◆ **What you are asked to do**
Write every record out again exactly, and keep images out of it.

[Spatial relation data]
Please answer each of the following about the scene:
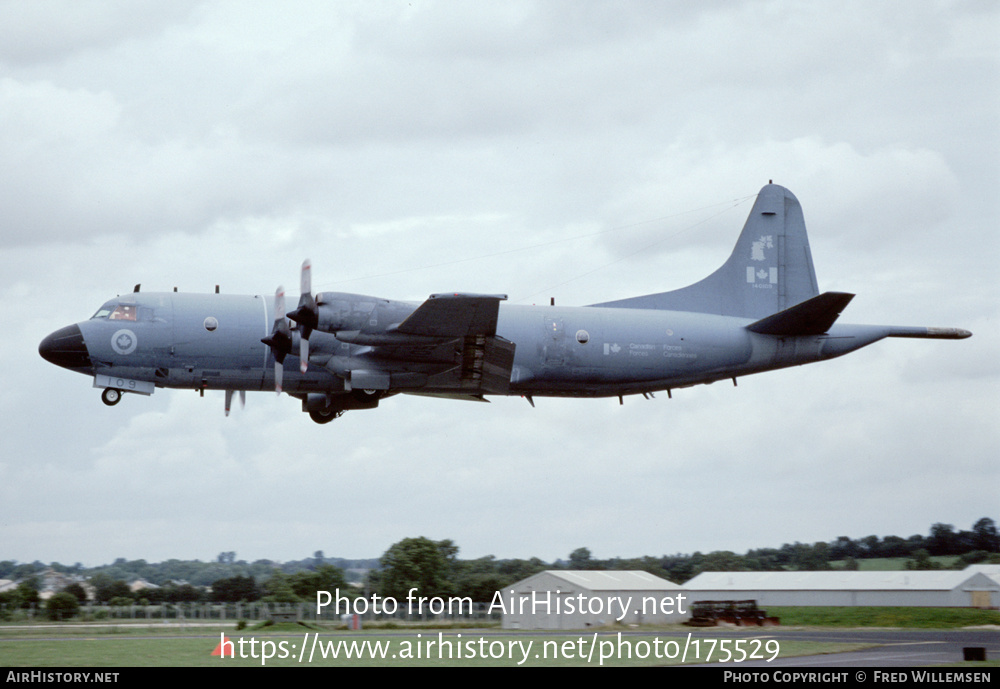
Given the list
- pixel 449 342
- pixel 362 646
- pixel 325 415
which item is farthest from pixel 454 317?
pixel 362 646

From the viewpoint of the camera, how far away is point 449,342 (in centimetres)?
2448

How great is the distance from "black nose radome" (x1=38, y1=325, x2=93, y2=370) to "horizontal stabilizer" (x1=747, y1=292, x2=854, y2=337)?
16.2m

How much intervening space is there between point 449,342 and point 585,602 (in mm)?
17155

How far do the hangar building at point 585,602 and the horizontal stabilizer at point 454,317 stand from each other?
15838 millimetres

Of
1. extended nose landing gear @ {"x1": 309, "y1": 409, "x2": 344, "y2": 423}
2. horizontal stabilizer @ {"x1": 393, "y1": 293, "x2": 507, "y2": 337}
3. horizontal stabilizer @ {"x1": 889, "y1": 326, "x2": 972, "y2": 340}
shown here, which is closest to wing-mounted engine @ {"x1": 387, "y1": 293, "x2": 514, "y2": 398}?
horizontal stabilizer @ {"x1": 393, "y1": 293, "x2": 507, "y2": 337}

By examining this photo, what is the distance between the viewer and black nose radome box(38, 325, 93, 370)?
2397cm

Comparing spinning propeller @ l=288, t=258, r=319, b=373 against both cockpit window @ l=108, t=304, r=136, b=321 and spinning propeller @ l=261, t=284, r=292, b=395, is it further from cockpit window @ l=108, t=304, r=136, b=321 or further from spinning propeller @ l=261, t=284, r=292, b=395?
cockpit window @ l=108, t=304, r=136, b=321

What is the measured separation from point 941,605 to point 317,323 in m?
27.3

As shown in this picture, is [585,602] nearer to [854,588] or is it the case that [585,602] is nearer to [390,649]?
[854,588]

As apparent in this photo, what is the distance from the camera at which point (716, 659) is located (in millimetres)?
22875

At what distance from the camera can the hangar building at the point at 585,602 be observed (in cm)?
3731

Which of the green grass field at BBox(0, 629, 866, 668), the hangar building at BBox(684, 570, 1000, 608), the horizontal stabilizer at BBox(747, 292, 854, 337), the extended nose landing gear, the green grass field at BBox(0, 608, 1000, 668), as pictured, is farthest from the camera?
the hangar building at BBox(684, 570, 1000, 608)

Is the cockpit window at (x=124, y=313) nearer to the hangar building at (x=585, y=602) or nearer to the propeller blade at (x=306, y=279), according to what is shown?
the propeller blade at (x=306, y=279)
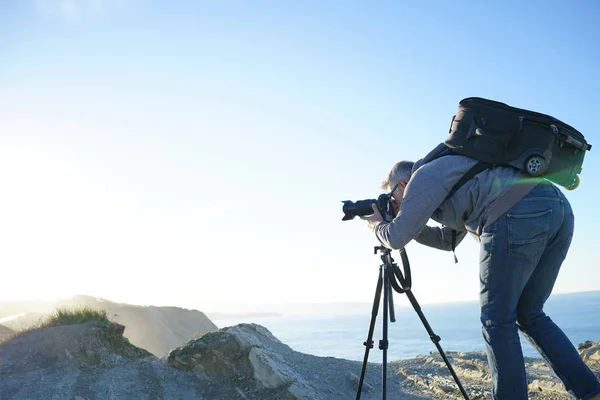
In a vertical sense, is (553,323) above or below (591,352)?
above

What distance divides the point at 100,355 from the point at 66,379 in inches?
31.4

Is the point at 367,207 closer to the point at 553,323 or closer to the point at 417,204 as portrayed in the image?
the point at 417,204

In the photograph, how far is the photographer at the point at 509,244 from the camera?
2494mm

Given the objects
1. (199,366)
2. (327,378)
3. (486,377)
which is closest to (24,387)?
(199,366)

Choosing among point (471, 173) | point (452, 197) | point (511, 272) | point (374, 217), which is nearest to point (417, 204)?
point (452, 197)

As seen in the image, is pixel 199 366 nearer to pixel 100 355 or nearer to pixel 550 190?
pixel 100 355

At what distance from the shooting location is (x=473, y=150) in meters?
2.71

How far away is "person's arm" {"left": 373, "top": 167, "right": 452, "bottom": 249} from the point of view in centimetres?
271

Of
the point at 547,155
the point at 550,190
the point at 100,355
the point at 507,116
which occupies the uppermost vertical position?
the point at 507,116

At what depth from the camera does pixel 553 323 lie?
2.69m

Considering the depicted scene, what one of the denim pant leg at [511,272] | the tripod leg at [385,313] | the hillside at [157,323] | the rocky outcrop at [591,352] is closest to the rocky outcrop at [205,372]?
the rocky outcrop at [591,352]

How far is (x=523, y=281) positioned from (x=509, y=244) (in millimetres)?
253

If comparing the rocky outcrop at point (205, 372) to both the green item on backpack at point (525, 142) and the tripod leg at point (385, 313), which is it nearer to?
the tripod leg at point (385, 313)

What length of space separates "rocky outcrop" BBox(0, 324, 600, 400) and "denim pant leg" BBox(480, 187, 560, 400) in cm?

◆ **Result**
Please answer each of the following about the scene:
Given the list
- pixel 449 342
- pixel 362 646
- pixel 325 415
which item is farthest from pixel 454 317?
pixel 362 646

From the viewpoint of the camera, how far away is point 449,342 (in centimetres)?
2448

How great is the distance from "black nose radome" (x1=38, y1=325, x2=93, y2=370) to "horizontal stabilizer" (x1=747, y1=292, x2=854, y2=337)?
16.2m

How much intervening space is there between point 449,342 and point 585,602 (in mm)?
17155

How far do the hangar building at point 585,602 and the horizontal stabilizer at point 454,317 stand from each other?
15838 millimetres

Of
1. extended nose landing gear @ {"x1": 309, "y1": 409, "x2": 344, "y2": 423}
2. horizontal stabilizer @ {"x1": 393, "y1": 293, "x2": 507, "y2": 337}
3. horizontal stabilizer @ {"x1": 889, "y1": 326, "x2": 972, "y2": 340}
shown here, which is closest to wing-mounted engine @ {"x1": 387, "y1": 293, "x2": 514, "y2": 398}?
horizontal stabilizer @ {"x1": 393, "y1": 293, "x2": 507, "y2": 337}

By examining this photo, what is the distance between the viewer and black nose radome box(38, 325, 93, 370)?
2397cm

Comparing spinning propeller @ l=288, t=258, r=319, b=373 against both cockpit window @ l=108, t=304, r=136, b=321 and spinning propeller @ l=261, t=284, r=292, b=395, is it further from cockpit window @ l=108, t=304, r=136, b=321 or further from spinning propeller @ l=261, t=284, r=292, b=395?
cockpit window @ l=108, t=304, r=136, b=321

What is the measured separation from point 941,605 to point 317,323 in m?
27.3

As shown in this picture, is [585,602] nearer to [854,588] or is it the case that [585,602] is nearer to [390,649]?
[854,588]

As apparent in this photo, what is the distance from the camera at which point (716, 659) is located (in millimetres)?
22875

At what distance from the camera can the hangar building at the point at 585,602 be observed (in cm)?
3731

Which of the green grass field at BBox(0, 629, 866, 668), the hangar building at BBox(684, 570, 1000, 608), the horizontal stabilizer at BBox(747, 292, 854, 337), the extended nose landing gear, the green grass field at BBox(0, 608, 1000, 668), as pictured, is farthest from the camera?
the hangar building at BBox(684, 570, 1000, 608)

Is the cockpit window at (x=124, y=313) nearer to the hangar building at (x=585, y=602) or nearer to the propeller blade at (x=306, y=279), according to what is shown?
the propeller blade at (x=306, y=279)
In a vertical sense, is (553,323) above or below (591,352)?
above

What distance divides the point at 100,355 from the point at 66,379 in inches?
31.4

Is the point at 367,207 closer to the point at 553,323 or closer to the point at 417,204 as portrayed in the image?
the point at 417,204

In the photograph, how far is the photographer at the point at 509,244 from the camera?
2494mm

Given the objects
1. (199,366)
2. (327,378)
3. (486,377)
which is closest to (24,387)?
(199,366)

Choosing among point (471, 173) | point (452, 197) | point (511, 272) | point (374, 217), which is nearest to point (417, 204)?
point (452, 197)

As seen in the image, is pixel 199 366 nearer to pixel 100 355 or nearer to pixel 550 190?
pixel 100 355

At what distance from the shooting location is (x=473, y=150) in meters?
2.71

How far away is "person's arm" {"left": 373, "top": 167, "right": 452, "bottom": 249} from the point of view in centimetres?
271

Of
the point at 547,155
the point at 550,190
the point at 100,355
the point at 507,116
which occupies the uppermost vertical position?
the point at 507,116

At what depth from the camera does pixel 553 323 lie?
2.69m

Considering the depicted scene, what one of the denim pant leg at [511,272] | the tripod leg at [385,313] | the hillside at [157,323] | the rocky outcrop at [591,352] is closest to the rocky outcrop at [205,372]?
the rocky outcrop at [591,352]

How far is (x=523, y=281) positioned from (x=509, y=244) (in millimetres)?
253

If comparing the rocky outcrop at point (205, 372) to both the green item on backpack at point (525, 142) and the tripod leg at point (385, 313), which is it nearer to?
the tripod leg at point (385, 313)

What length of space separates "rocky outcrop" BBox(0, 324, 600, 400) and "denim pant leg" BBox(480, 187, 560, 400) in cm?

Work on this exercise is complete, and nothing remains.